> [YOUR TASKS]
**1)** Reproduce word for word the stretch of the Voidfall design spotlight from "2022. September 06." through "share with you.".
**2)** Name every kind of card that the Voidfall design spotlight mentions.

Voidfall Design Spotlight #15

It’s been a long road

2022. September 06.

This is it, all the designer diaries, spotlights have been done, if you wanted, you could have an exclusive view at our design and development journey pre and post-KS campaign. And before I vanish into the darkness of the endless space, I have one more very different article to share with you.

The target audience of this is not the people who read every diary entry, or who hung out at the discord following every iteration - this article is for the people who checked out the game last year: on videos before and during the campaign, maybe at Essen Spiel 2021, and either backed the game with a question mark in their mind, or just postponed the decision for the pledge manager. I intend to quickly walk you through the whole game on a high level, highlighting things that have changed since last autumn, without going into too much detail, as a sort of “buyers’ checklist”, and to give you an up-to-date understanding of the brutal amount of content we are giving you in the final product… often more than what we promised during the Kickstarter campaign. I won’t highlight how the graphic design of pretty much every component has changed, you can take that as a given, and enjoy the pretty pictures.


The game is the same game we promised: Three cycles, each cycle with a unique event card, followed by 4 to 6 rounds. In each round, each player plays a Focus card, selecting two out of three actions - possibly all three if they flip a Trade token, and possibly an additional action if they play a matching Agenda card. Actions cost mostly resources, occasionally Fleet Power. At the end of the cycle, you must pay upkeep, then you score Influence for the event’s objective and your own Agendas.


🌠Thematic immersion improvement: one of the most requested features during the campaign was to name things. We’ve listened, and worked with Ian to make this a possibility: every Focus action and every Agenda card is now uniquely named, helping both immersion and quick referencing.

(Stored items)

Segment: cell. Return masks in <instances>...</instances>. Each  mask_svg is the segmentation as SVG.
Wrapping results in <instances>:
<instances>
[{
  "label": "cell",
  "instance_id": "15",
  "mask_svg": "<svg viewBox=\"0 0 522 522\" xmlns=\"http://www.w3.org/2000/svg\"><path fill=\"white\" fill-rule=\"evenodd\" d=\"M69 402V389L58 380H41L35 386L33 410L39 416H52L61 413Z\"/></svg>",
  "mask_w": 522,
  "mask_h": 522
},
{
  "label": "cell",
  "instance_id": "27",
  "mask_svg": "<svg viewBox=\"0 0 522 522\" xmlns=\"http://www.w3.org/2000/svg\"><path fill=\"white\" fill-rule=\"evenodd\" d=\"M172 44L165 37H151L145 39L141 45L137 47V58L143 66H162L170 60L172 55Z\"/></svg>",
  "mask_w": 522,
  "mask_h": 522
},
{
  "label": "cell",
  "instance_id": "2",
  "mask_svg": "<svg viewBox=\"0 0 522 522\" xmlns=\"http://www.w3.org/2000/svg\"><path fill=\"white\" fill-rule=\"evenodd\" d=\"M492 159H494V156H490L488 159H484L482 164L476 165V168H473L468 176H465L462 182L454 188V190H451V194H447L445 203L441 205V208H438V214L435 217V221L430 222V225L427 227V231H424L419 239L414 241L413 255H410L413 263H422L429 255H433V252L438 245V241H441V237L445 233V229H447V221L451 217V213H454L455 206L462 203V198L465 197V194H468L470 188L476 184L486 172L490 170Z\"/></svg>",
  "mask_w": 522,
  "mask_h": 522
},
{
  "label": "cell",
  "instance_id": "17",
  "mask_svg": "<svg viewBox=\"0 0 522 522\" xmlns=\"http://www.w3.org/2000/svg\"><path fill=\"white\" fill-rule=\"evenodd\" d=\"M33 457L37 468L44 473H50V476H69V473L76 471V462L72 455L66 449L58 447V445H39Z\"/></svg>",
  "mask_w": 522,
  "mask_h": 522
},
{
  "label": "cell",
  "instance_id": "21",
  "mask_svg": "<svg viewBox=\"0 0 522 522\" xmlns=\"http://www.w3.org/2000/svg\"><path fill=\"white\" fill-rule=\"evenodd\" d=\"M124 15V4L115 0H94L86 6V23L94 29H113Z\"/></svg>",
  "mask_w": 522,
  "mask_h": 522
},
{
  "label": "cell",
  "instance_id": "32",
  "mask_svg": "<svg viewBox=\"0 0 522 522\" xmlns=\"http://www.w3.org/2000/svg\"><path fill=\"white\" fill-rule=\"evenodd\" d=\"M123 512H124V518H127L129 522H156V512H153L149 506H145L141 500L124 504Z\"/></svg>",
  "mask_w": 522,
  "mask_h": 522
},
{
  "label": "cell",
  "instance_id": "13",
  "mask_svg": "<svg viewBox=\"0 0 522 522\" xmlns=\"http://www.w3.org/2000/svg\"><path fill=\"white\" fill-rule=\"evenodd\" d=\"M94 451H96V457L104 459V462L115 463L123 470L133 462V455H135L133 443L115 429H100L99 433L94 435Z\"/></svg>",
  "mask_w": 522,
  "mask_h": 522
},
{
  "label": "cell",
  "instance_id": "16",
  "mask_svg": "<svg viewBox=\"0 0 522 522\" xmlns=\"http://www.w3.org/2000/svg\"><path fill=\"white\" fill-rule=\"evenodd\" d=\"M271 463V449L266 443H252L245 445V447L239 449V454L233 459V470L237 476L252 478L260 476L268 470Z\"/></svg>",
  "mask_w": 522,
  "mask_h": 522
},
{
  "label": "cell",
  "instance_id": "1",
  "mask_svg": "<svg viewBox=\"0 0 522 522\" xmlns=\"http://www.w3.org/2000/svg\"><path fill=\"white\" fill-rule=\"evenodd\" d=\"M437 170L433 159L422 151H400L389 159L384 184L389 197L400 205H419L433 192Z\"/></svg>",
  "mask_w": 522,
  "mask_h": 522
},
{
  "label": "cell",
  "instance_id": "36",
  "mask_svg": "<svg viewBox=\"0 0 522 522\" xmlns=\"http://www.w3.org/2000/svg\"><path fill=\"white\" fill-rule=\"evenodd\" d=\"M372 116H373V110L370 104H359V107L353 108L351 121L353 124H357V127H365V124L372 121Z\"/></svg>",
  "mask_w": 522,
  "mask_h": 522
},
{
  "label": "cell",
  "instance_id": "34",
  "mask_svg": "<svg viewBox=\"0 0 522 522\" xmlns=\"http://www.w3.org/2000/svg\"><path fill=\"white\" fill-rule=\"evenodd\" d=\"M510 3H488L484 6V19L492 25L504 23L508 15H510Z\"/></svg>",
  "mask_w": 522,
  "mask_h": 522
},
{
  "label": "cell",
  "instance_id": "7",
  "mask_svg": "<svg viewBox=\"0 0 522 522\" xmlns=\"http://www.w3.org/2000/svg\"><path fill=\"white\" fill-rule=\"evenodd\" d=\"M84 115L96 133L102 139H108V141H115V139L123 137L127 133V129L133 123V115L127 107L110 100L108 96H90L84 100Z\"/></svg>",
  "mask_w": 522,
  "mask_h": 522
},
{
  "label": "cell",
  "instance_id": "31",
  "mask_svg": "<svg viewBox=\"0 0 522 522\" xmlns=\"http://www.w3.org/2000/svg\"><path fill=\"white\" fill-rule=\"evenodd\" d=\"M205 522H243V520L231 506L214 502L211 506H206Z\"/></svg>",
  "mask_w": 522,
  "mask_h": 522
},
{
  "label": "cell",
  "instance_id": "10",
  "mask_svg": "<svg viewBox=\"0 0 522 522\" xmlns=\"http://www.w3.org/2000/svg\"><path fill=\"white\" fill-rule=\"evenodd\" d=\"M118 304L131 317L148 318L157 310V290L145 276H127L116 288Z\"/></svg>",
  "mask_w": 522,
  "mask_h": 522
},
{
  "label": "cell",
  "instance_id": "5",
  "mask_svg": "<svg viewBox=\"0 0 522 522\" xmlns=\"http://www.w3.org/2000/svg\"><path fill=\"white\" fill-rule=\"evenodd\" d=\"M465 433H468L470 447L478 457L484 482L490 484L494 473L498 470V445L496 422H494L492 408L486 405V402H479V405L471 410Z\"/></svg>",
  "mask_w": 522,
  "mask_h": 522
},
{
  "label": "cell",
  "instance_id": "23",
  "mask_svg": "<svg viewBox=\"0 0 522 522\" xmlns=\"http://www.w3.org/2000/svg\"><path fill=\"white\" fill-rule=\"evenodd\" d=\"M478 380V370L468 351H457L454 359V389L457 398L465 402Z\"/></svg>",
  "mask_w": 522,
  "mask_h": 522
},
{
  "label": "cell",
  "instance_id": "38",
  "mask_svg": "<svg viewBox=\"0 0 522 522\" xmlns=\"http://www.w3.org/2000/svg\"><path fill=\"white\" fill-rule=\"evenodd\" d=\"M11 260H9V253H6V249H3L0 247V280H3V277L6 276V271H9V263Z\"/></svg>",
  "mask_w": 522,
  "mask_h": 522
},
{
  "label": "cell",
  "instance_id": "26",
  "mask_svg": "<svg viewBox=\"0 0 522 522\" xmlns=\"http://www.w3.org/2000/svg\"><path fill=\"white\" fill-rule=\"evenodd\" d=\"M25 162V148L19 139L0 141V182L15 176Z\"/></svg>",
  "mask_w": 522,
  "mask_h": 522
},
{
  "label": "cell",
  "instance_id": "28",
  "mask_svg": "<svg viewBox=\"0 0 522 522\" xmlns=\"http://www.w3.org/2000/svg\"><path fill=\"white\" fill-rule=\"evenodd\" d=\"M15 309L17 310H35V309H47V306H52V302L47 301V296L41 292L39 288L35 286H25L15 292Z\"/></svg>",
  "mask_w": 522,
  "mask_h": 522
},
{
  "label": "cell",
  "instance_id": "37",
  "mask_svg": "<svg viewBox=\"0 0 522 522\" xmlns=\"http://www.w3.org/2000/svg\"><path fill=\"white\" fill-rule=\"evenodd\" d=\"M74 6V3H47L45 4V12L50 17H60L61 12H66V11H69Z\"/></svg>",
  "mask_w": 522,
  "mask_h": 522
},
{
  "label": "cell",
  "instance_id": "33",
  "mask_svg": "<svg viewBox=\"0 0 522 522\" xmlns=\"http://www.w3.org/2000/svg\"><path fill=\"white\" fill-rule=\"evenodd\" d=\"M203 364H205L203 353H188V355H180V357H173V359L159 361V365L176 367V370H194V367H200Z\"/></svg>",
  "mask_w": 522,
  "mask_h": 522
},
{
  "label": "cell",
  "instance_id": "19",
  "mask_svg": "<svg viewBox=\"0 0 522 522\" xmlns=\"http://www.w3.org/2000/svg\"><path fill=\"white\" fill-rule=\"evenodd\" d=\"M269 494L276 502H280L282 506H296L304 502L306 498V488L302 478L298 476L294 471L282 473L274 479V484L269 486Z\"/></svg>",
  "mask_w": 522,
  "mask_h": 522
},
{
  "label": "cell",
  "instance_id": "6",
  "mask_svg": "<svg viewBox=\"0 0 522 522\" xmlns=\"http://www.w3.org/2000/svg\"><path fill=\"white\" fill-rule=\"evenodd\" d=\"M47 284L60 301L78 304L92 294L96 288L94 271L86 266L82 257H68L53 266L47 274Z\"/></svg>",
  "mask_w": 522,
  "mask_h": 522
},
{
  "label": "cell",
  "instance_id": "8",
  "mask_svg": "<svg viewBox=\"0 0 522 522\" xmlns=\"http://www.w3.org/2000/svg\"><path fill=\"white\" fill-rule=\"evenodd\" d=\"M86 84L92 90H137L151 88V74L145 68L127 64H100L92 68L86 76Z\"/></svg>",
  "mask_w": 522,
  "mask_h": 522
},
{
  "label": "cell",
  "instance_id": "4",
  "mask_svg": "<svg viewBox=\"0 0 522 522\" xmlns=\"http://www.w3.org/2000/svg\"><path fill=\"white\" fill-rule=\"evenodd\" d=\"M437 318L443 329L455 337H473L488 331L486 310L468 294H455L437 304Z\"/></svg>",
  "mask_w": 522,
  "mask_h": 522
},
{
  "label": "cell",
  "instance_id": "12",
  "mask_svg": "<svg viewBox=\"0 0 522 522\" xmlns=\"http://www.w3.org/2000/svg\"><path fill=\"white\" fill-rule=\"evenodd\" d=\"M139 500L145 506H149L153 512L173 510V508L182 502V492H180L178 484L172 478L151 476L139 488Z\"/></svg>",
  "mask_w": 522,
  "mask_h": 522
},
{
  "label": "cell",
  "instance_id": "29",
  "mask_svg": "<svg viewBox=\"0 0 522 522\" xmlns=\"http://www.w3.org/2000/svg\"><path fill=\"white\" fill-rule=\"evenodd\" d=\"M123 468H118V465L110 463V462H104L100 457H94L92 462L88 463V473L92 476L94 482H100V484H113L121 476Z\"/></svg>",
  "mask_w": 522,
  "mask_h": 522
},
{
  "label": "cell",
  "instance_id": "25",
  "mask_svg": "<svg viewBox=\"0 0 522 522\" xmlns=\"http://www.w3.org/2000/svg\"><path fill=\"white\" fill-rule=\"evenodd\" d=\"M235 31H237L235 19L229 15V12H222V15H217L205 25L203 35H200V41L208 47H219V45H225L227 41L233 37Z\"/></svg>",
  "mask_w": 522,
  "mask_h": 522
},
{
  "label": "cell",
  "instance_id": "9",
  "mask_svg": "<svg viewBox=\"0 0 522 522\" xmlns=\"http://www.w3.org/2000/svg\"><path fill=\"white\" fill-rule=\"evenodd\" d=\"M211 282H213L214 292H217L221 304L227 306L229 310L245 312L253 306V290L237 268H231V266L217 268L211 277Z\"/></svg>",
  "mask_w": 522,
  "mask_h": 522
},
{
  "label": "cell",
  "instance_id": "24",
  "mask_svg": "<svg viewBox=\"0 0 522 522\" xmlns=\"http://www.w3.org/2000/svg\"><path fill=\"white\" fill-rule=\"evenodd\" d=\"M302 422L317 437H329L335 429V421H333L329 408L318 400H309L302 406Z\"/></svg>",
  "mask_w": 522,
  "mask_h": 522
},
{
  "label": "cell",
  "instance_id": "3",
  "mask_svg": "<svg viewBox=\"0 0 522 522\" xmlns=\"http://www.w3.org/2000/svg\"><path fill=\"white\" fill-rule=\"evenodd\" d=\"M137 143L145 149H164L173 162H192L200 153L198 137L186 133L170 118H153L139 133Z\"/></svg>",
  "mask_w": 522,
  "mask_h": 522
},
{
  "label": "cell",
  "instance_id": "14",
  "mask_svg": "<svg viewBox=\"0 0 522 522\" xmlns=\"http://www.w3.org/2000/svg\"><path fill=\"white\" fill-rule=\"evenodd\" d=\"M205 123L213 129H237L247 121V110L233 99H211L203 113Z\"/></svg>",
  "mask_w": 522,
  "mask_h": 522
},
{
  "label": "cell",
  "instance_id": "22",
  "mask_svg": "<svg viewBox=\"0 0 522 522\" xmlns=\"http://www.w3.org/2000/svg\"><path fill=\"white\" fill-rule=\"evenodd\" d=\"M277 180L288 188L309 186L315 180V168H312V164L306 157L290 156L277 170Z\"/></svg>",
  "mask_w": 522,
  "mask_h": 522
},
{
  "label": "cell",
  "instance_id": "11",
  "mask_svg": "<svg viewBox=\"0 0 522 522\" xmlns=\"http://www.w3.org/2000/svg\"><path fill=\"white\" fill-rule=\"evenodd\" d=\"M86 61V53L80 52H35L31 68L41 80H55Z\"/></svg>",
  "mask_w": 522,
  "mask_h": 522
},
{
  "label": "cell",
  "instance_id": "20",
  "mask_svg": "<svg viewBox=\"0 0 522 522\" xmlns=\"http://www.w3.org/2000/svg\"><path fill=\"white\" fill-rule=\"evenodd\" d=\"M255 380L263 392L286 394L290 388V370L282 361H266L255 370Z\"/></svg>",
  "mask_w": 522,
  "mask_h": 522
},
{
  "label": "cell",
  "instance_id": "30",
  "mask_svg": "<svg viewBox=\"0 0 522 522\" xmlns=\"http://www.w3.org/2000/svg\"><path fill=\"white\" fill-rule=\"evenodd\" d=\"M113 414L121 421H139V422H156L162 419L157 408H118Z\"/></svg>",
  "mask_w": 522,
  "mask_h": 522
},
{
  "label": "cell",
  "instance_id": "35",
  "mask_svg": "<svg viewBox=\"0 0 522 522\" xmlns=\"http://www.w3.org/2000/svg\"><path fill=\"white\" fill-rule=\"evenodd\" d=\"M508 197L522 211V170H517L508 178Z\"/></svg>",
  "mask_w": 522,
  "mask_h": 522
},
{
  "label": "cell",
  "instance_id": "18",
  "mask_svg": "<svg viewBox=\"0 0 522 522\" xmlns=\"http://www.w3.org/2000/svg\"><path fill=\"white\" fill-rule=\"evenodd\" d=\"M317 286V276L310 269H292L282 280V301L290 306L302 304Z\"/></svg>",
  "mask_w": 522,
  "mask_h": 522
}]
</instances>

> [ANSWERS TO THE TASKS]
**1)**
2022. September 06.

This is it, all the designer diaries, spotlights have been done, if you wanted, you could have an exclusive view at our design and development journey pre and post-KS campaign. And before I vanish into the darkness of the endless space, I have one more very different article to share with you.

**2)** Event card, Focus card, Agenda card